*Görev*
Metne göre şu soruları yanıtlayın:
(a) Suçu işleyen kişi altı ay, bir sene ya da on sene cezasını çekse de o suça ne olur?
(b) Hangi dönemde hırsızlara uygulanan ceza sisteminden söz ediliyor?
(c) 7 yaşında arkadaşının silgisini çalan çocuk, gerekli müdahale olmazsa 20 yaşında ne yapacak?

*Metin*
══════

İdeoloji ile fanatizmi harmanlayan gözleri olup görmeyen, kulakları olup işitmeyen, bir kâlp taşısalarda kavrayamayan güya kendi taraftarını himaye etme çabasındaki yarım akıl iğnenin ucu kendi tenine değene kadar susmayı tercih ediyor. Halbuki yozlaşmayı, bozulmayı, kokuşmay o bir sefer yapılan hırsızlık, talan, arsızlık eylemleri beraberinde getiriyor. İnatla hâlâ bir seferden bir şey olmaz düşüncesindeki eksik akıl her şeyin bir defa yapılmasıyla başladığından habersiz görünüyor. Ya da hırsızı hırsızla, arsızı arsızla, rüşvetçiyi rüşvetçi ile yarıştırma çabası sürdürüyor. Pisliği kim yaparsa yapsın o leke bir daha çıkmamak üzere o kişinin gölgesi hâline gelir. Altı ay, bir sene, on sene de cezasını çekse o suç yapan kişinin üzerine yapışır. Lâkin son zamanlarda sanki hırsızlık, çalıp çırpma, kapkaç eylemleri suç olmaktan çıkmış gibi ne yazık ki cezai müeyyide yetersiz kalıyor. Örneğin tutuklanan herhangi bir çete üyesi dosyasında yüzlerce suç unsurunu taşısa da özgürce insanlar içerisinde dolaşabilmekte. Yüz kızartıcı eylemin pişmanlığını duymamaktadır…
Böyle bir varsayım erdem, fazilet, iyilik, dürüstlük gibi kavramlara zarar vermekte, Örneğin hırsızlık yapan kişi verilen cezayı çektikten sonra ıslah olmak yerine daha büyük soygun planları yaparak meslekte profesyonel adını almaktadır. Kitap okuduğunu zanneden aslında ninnilerle uyuma moduna alınan bazı saf entellik budalası sözde okumuş kesim de sadece kendi ideolojisiyle ilgili kavramları tekrar ede ede aptallık moduna girmekte, yaşantısında kendi benliğine faydası dokunmayacak bilgi kirliliği ile beynini çöp tenekesi konumuna getirmektedir. Mesela Osmanlı döneminde hırsızlara uygulanan ceza sistemini okusa kesinlikle bir daha hırsızlığa meyletmeyecek, toplum içindeki statüsünden haberdar olsa bir daha başkasının malını çalmaya yönelmeyecek, mahkemelerde şahitliğinin kabul görmeyeceğini bilse miting meydanlarında yalan yere vaadleri sıralamayacaktır. Kendi iş arkadaşları, aynı dünya görüşünü paylaşan meslektaşları bu adam bu kadar çaldı dedikleri hâlde birileri kendi hıssızın h^lâ himaye ediyorsa, aynı hırsızlık cürmüne ortak oluyor demektir…
Toplumu içten yıkan âmillerin başında ahlaksızlık eylemleri gelir. Ar damarı çatlamış insanın yapamayacağı kötülük yoktur. Utanma duyğusunu unutanlar artık her muameleyi normal olarak tanımlar. Artık bir delinin bir kuyuya atmış olduğu taşı kırk akıllı ne kadar uğraşırsa uğraşsın çıkaramaz. O yüzden eğitimdeki formasyon kişinin ilerdeki yaşantısını birebir etkileyecek öğrenim gördüğü içerik her ne ise kişiyi o yöne sevk edecektir. Büyüklerimiz ağaç yaş iken eğilir sözünü boşuna ağzına pelesenk etmemişlerdir. 7. yaşında arkadaşının bir silgisini çalan çocuk gerekli müdahâle olmadığı ve koruma içgüdüsü ile suç unsuru kapatıldığı müddetçe, 13. yaşında kapkaç çı olacak, 20. yaşında mafia türü şebekeye katılacak, makamı, mevkii, kariyeri ne kadar yükselse de gözü başkalarının cebinde olacak, helâl lokmadan yoksun yetişme tarzı haramı tanımayacak, gününü gün etme eğilimi içerisine hapsolan bir hayatın elemanı olarak ömrünü hebâ edecektir. Anası, babası, akrabası, aynı görüşü paylaşan arkadaş ve dost çevresinin koruma içgüdüsü ise yaşadığı hayatta hiç bir işe yaramayacaktır..

══════

*Verilen Bilgiler*
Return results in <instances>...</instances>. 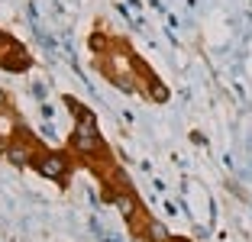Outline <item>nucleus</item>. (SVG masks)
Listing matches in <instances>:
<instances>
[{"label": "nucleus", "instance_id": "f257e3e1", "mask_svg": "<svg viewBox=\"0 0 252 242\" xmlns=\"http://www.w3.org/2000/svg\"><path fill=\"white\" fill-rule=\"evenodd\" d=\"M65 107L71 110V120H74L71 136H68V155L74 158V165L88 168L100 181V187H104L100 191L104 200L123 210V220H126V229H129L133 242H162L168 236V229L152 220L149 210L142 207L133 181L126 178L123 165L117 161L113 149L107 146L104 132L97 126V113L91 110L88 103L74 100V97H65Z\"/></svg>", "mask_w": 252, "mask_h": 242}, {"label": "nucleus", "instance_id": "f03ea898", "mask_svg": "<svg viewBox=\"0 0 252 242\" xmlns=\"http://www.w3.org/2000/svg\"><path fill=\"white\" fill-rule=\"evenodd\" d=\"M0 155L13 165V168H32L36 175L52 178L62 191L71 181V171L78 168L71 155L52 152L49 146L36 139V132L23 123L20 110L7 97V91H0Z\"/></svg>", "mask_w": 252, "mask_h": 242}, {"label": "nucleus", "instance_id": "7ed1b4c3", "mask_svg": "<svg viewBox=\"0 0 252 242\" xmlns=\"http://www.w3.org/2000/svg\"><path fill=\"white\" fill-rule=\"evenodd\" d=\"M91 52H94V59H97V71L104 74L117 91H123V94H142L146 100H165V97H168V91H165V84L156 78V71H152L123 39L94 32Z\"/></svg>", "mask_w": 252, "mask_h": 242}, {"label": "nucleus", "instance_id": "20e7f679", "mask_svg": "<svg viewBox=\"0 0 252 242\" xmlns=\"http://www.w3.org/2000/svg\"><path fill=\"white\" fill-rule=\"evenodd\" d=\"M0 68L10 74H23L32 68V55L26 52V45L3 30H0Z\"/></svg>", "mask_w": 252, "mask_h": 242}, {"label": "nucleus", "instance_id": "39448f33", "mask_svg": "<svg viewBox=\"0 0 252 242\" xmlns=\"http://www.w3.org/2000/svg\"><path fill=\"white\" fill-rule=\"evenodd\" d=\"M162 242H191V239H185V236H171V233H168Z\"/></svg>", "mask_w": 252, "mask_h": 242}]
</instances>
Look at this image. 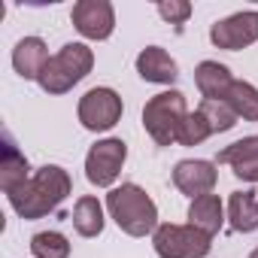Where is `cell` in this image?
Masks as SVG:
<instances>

══════

*Sonuç*
(a) Suç, onu yapan kişinin üzerine yapışır.
(b) Osmanlı döneminde.
(c) Mafia türü bir şebekeye katılacak.